What this task involves. Which of the lines below contain the string "bbox"? Pull out each of them in full.

Record list.
☆ ☆ ☆ ☆ ☆ ☆ ☆

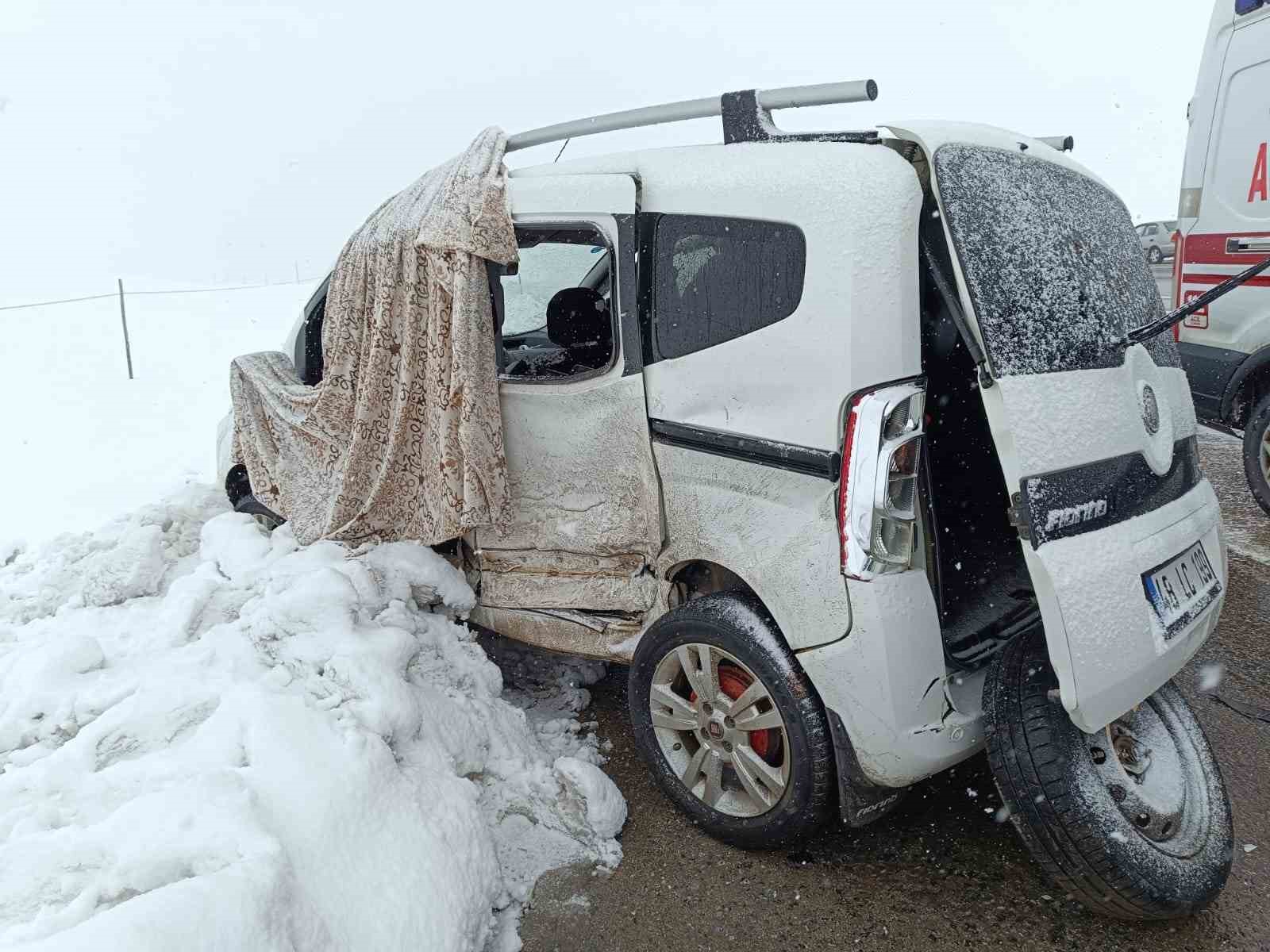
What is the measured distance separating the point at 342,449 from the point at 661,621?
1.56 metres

☆ ☆ ☆ ☆ ☆ ☆ ☆

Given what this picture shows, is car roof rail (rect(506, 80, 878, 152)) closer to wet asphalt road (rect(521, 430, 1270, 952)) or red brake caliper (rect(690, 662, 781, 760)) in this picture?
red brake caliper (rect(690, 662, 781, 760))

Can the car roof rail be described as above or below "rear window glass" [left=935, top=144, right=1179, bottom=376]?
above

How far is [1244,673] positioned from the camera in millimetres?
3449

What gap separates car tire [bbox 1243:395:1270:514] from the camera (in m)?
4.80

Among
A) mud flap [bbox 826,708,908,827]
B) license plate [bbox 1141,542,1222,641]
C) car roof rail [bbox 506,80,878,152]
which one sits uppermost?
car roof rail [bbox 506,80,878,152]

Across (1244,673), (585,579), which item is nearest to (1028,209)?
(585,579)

☆ ☆ ☆ ☆ ☆ ☆ ☆

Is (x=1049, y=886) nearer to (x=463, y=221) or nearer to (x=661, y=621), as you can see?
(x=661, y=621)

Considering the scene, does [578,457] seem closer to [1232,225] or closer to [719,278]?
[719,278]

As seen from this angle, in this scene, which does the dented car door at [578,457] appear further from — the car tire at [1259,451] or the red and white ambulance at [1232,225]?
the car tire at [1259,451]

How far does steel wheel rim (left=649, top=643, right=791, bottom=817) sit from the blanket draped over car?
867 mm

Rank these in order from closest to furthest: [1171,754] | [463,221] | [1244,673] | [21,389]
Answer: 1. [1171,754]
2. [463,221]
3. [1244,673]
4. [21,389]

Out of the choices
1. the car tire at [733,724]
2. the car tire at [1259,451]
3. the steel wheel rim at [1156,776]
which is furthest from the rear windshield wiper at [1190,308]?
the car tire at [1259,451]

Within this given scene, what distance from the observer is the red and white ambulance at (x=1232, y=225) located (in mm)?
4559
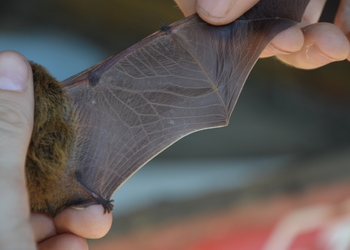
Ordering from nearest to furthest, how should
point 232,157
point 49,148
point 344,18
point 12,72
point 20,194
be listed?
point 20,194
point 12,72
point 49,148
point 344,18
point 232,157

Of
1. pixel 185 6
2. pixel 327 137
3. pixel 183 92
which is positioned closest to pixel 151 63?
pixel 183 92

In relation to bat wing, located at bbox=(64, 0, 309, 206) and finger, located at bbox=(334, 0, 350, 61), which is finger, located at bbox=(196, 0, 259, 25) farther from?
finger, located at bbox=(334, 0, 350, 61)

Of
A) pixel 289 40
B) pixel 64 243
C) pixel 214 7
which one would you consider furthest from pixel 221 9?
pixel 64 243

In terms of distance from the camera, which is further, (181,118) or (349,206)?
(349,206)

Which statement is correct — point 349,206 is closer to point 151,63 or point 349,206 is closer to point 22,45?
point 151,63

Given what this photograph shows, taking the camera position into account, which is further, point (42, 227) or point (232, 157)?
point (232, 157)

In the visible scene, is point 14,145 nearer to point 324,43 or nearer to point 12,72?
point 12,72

☆ ☆ ☆ ☆ ☆ ☆ ☆

Problem solution.
What gap separates car tire [bbox 1243:395:1270:514] from the camera (in m)?
A) mud flap [bbox 826,708,908,827]
B) license plate [bbox 1141,542,1222,641]
C) car roof rail [bbox 506,80,878,152]
car roof rail [bbox 506,80,878,152]
In relation to bat wing, located at bbox=(64, 0, 309, 206) and finger, located at bbox=(334, 0, 350, 61), which is finger, located at bbox=(196, 0, 259, 25) farther from?
finger, located at bbox=(334, 0, 350, 61)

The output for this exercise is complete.